How to compare the similarity of a dataset against a larger dataset and plot a heat map?
1
0
Entering edit mode
4.2 years ago
nattzy94 ▴ 30

I have datasets containing mutations for 26 samples (so 26 different sets of data) and I want to compare how similar they are to themselves. So for example, I would like to compare how Sample 1 is similar to Sample 1 to 26 for each of the 26 samples. At the end, I hope to get something like a heat map where the first row and first column are each of the 26 samples.

Someone has suggested using the intersect and union function in R to calculate the similarity but that would be very laborious as I would have to run the functions 676 times (26*26).

Is there any program to do this quickly or is there a way that I could make this more efficient in R?

heat map R • 1.7k views
0
Entering edit mode

What is your data, i.e. how is each sample represented ? What kind of similarity are you looking for, i.e. how do you define similarity between two samples ? Note that running a function ~700 times is not a big deal (in R or any other language) unless each run takes days.

0
Entering edit mode

I guess, you are looking for correlation map, not heatmap. Correlation maps compares all against all (26 x 26) samples.

0
Entering edit mode

If the variables are continuous and the expect trend is linear then you can do correlation. There are alternative distance measures which you can also use to give you a better idea of how closely two variables are related to one another. Though you should be careful which clustering methods you use because they have statistical assumptions which need to be meet in order to be used properly.

0
Entering edit mode

Thanks for the replies! My data is in a single column and contains information about types of SNPs in the format Chr1_Pos_A_T for example. This is all stored in a single column in a text file.

0
Entering edit mode

So for each sample you have a list of SNP positions. If the similarity you're after is about the fraction of SNPs two samples share, then you could use the Jaccard index or any other measure of similarity between sets. As you've been told, you can use the R intersect() and union() functions or convert your data to binary vectors and use similarity functions from the proxy package.

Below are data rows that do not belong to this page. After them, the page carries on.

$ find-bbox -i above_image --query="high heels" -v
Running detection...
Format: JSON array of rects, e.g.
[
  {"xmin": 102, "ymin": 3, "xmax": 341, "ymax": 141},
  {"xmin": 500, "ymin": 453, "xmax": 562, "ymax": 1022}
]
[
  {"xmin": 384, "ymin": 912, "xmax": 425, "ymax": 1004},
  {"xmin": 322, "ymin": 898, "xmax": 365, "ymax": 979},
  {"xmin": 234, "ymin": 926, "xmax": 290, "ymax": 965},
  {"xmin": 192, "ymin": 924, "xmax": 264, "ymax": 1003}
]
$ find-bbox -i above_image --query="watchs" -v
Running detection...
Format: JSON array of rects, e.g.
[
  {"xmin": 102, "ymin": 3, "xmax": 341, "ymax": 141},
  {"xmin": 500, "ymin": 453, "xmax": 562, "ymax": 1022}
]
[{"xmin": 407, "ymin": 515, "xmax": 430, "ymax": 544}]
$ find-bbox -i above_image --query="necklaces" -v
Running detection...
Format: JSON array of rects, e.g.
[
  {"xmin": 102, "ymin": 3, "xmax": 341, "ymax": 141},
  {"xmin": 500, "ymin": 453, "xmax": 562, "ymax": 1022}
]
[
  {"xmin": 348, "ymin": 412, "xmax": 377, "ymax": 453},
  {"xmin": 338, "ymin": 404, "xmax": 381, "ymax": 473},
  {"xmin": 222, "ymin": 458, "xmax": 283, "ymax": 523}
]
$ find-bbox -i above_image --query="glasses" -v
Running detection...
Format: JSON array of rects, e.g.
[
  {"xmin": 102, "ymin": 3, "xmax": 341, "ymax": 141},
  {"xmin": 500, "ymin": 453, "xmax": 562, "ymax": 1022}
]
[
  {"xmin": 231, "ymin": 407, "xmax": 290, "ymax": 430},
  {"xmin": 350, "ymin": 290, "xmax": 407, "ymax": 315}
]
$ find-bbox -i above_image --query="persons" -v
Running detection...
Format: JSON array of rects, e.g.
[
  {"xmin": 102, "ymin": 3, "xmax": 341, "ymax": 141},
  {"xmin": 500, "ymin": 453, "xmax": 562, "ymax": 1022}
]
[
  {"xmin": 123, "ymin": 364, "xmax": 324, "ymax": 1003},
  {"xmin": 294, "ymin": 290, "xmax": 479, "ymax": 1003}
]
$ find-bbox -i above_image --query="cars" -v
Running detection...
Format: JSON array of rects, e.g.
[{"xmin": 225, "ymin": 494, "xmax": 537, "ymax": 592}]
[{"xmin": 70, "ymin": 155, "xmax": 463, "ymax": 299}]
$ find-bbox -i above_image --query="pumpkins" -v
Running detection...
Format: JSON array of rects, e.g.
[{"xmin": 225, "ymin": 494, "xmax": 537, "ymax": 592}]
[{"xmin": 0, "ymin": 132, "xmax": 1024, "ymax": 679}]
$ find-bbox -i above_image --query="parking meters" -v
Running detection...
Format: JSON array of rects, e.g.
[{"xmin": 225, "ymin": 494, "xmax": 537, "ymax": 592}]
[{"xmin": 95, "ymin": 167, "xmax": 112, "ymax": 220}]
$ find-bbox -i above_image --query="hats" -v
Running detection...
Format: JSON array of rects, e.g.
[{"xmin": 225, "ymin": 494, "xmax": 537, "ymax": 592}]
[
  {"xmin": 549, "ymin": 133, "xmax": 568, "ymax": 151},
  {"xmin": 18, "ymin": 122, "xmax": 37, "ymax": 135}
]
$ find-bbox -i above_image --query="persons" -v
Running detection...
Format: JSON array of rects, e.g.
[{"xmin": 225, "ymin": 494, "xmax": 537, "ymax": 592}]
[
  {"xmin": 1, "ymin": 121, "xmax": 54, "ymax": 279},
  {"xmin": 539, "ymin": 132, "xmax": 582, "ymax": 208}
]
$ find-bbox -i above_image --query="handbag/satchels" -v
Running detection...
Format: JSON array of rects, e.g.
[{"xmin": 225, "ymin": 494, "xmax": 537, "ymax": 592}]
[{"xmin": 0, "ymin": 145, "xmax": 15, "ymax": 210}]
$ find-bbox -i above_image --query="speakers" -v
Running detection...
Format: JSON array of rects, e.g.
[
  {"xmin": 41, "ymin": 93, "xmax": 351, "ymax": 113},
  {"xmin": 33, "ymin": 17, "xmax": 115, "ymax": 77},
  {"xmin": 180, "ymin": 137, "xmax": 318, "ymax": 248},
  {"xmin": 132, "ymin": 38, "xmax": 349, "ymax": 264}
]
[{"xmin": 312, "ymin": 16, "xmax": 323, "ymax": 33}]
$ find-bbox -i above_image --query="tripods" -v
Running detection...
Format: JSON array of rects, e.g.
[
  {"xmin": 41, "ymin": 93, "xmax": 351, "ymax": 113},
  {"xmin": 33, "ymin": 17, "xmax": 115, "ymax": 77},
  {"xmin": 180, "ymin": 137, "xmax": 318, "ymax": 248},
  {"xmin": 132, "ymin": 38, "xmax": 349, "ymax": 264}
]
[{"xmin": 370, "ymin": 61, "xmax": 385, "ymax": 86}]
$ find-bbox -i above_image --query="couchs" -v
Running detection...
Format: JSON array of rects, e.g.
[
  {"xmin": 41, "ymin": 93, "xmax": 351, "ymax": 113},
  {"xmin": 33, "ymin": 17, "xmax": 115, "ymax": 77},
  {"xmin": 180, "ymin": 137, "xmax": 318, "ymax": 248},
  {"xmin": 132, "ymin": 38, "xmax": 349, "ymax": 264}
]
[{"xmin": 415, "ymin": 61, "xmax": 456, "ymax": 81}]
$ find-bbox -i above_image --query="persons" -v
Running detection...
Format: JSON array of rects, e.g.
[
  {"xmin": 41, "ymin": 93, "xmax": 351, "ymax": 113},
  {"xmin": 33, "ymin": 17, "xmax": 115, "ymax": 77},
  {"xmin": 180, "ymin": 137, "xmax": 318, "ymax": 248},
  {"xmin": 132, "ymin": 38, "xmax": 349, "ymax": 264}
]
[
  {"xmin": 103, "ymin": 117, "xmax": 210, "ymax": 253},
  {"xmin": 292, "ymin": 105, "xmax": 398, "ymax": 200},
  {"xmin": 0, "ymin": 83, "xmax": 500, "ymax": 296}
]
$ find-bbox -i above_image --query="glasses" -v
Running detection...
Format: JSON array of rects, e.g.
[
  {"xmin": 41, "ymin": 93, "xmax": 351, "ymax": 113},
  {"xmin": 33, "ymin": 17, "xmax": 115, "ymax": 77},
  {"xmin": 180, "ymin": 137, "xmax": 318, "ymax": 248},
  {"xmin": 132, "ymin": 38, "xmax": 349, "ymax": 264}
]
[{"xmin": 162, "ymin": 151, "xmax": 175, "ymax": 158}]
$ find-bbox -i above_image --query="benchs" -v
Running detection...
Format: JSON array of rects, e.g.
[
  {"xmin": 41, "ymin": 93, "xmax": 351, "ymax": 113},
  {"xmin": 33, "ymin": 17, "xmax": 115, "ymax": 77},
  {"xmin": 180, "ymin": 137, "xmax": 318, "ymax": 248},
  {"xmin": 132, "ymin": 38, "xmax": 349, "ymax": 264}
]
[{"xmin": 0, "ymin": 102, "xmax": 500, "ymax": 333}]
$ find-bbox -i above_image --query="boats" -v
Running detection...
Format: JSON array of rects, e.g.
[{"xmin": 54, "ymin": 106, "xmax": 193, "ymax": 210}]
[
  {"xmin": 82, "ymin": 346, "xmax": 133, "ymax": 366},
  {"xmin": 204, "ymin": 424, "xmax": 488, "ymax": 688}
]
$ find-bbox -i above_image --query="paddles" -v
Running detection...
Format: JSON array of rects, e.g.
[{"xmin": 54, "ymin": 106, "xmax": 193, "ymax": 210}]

However, if you have very large numbers of SNPs, it is possible that the similarities become meaningless due to the distance concentration phenomenon.

0
Entering edit mode
4.2 years ago
Bioaln ▴ 350
for dataset in datasets
for anotherDataset in datasets
do:
compare somehow (this is unclear from question)
save to a dataframe (e.g. Pandas in python)

finally:
do:
plot heatmap, where you pivot based on similarity, and x and y axis are your datasets.


This way, diagonal will be 100% identical.

Hope this helps.

0
Entering edit mode

Thanks for the reply! My data is in a single column and contains information about types of SNPs in the format Chr1_Pos_A_T for example. This is all stored in a single column in a text file.